La Verdure dorée/La vie est douce encore à ceux qui savent vivre

La Verdure doréeÉditions Émile-Paul frères (p. 201-202).

CXXI


La vie est douce encore à ceux qui savent vivre
Et tirent de leurs maux de puissantes liqueurs ;
Suspendez ce fracas, ce tambour et ce cuivre :
Il n’est besoin de cris pour émouvoir nos cœurs.

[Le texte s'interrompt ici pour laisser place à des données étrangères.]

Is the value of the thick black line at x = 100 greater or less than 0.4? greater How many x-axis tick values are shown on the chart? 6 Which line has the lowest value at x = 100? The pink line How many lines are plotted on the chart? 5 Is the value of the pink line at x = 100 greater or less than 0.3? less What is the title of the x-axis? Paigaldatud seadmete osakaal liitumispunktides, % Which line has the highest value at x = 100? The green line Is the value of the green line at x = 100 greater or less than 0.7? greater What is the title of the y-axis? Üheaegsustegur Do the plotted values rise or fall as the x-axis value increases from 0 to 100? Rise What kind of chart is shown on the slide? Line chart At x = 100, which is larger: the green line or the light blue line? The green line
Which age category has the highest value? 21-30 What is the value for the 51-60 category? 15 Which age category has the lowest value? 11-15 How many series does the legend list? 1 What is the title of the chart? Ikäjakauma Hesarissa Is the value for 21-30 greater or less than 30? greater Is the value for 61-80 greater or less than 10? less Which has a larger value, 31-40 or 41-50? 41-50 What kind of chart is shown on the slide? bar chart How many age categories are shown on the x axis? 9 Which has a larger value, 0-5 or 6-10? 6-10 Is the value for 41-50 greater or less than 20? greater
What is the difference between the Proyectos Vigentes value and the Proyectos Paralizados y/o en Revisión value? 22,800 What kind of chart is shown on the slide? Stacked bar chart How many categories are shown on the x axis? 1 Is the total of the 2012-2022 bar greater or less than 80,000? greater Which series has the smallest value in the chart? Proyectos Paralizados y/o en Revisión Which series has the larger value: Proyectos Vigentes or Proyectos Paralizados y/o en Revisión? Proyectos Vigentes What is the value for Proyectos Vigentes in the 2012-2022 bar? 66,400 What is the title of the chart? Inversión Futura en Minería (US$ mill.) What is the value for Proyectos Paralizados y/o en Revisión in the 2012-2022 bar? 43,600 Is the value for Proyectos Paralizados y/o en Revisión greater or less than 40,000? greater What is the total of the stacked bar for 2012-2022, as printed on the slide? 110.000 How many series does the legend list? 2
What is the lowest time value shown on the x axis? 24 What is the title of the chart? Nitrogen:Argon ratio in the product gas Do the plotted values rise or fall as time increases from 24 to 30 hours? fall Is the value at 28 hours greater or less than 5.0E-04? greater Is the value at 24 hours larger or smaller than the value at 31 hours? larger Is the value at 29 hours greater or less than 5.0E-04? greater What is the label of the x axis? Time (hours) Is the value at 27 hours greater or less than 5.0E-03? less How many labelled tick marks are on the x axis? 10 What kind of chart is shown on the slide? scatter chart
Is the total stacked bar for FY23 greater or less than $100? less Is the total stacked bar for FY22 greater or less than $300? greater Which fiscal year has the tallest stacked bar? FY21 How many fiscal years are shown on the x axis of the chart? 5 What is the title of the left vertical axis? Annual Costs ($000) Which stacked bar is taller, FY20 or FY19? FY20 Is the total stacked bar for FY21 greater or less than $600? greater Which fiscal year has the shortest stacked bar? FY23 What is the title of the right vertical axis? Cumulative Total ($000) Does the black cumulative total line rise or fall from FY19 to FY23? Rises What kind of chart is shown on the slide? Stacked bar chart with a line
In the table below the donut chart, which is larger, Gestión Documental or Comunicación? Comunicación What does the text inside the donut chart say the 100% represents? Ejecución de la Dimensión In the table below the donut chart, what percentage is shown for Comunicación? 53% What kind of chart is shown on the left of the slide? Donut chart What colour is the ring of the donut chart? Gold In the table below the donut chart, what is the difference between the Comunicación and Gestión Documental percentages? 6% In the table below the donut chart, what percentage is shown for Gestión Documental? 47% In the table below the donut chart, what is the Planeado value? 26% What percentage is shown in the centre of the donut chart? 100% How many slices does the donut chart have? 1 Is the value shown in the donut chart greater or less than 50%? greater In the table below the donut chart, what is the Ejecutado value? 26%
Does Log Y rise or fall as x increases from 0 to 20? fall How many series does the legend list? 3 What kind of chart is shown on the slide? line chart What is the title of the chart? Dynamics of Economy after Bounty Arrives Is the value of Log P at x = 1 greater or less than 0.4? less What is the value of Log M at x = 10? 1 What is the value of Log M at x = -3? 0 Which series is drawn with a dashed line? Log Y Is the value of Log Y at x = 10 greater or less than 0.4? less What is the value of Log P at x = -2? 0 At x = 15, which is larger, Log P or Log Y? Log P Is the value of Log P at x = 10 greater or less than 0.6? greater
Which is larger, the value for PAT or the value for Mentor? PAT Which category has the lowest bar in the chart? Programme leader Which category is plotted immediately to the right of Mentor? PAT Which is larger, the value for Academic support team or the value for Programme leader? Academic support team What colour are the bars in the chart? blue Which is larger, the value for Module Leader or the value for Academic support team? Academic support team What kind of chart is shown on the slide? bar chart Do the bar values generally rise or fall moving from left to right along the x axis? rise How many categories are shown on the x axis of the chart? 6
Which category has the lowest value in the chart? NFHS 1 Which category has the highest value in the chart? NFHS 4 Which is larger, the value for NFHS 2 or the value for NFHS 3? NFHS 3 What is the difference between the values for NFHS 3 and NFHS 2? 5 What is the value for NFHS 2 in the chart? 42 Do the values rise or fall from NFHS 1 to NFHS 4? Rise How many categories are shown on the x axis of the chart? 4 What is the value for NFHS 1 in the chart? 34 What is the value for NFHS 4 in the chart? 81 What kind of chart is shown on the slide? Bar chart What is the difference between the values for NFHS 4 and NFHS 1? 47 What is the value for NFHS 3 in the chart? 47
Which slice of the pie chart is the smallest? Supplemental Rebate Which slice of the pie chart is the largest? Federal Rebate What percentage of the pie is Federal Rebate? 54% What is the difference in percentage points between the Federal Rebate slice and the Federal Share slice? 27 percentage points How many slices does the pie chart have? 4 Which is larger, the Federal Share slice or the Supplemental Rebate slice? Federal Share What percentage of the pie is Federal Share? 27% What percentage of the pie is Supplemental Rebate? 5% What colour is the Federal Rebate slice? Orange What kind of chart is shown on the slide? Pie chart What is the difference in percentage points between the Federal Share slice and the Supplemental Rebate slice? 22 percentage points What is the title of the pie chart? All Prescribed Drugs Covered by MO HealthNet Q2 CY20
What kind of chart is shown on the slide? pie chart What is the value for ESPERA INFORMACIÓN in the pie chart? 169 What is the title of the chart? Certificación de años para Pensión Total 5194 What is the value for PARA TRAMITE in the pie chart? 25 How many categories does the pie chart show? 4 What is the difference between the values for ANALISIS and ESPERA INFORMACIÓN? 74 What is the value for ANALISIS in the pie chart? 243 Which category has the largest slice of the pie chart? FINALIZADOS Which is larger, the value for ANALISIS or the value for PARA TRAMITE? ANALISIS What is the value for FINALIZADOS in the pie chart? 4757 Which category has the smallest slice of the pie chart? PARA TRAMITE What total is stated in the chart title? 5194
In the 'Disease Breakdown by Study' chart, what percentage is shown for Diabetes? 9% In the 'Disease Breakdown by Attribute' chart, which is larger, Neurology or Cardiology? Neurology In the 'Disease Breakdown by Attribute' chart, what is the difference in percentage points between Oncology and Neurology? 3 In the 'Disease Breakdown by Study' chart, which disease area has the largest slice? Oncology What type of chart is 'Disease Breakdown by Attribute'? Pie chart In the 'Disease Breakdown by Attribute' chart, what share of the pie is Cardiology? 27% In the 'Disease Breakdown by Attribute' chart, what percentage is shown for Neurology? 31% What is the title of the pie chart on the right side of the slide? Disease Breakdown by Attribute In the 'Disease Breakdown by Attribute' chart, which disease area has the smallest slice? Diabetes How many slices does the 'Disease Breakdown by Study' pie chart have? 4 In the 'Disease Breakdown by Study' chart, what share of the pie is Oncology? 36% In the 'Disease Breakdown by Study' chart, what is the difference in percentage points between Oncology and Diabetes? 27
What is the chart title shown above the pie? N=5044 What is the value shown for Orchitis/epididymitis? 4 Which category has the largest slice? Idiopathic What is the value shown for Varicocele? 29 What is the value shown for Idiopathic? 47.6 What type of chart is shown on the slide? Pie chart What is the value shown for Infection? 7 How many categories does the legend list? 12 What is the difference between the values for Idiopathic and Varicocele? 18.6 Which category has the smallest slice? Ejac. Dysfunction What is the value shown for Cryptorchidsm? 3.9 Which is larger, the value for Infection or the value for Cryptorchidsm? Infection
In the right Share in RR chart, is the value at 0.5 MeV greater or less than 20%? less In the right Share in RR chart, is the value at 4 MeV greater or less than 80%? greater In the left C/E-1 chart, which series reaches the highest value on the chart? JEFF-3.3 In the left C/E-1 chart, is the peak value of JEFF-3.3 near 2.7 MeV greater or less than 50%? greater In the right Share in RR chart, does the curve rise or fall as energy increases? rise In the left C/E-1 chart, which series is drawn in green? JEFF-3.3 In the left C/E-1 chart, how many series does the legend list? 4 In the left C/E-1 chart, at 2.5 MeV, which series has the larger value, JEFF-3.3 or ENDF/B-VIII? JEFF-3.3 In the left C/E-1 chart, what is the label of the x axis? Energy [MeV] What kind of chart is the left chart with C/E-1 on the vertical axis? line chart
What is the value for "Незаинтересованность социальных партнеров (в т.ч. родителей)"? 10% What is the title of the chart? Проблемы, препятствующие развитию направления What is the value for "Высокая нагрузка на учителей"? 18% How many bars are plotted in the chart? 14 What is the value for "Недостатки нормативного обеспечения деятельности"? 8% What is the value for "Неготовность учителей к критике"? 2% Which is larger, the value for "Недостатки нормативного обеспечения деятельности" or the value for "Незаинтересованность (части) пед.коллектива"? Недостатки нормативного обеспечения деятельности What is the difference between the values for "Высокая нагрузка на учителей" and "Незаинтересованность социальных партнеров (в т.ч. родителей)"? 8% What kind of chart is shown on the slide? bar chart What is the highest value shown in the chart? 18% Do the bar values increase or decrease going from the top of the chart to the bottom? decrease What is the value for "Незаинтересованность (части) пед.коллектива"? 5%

Ne me reprochez pas de vivre solitaire ;
Mais dans ce bleu jardin au feuillage léger
Où la rose fleurit près de la serpentaire
Pour un songe amical j’ai de quoi vendanger.

Je fume sagement ma vieille pipe à l’ombre
D’un arbre blanc et vert, sonore et japonais ;
Eh ! pourquoi penserais-je à quelque heure plus sombre,
À d’anciens printemps qui sont déjà fanés ?

Celui-ci me déchire et cet autre me loue ;
Mais qu’importe ? Demain, les grappes mûriront.
Laissez-moi dans ces jours que le destin m’alloue
De funèbres rameaux ne pas ceindre mon front.

Dois-je encore pleurer ? Qui faut-il que j’envie ?
Cette glycine en fleur s’enroule au cyprès noir ;
Amie aux beaux cheveux dont l’amour est ma vie,
N’ai-je pas les bras nus qui m’enivrent le soir ?


Bientôt, les escargots endormis sous les fraises,
Un chœur de rossignols charmera mon loisir ;
Mais déjà renversée et dans l’ombre tu baises
Les roses de juillet en riant de plaisir.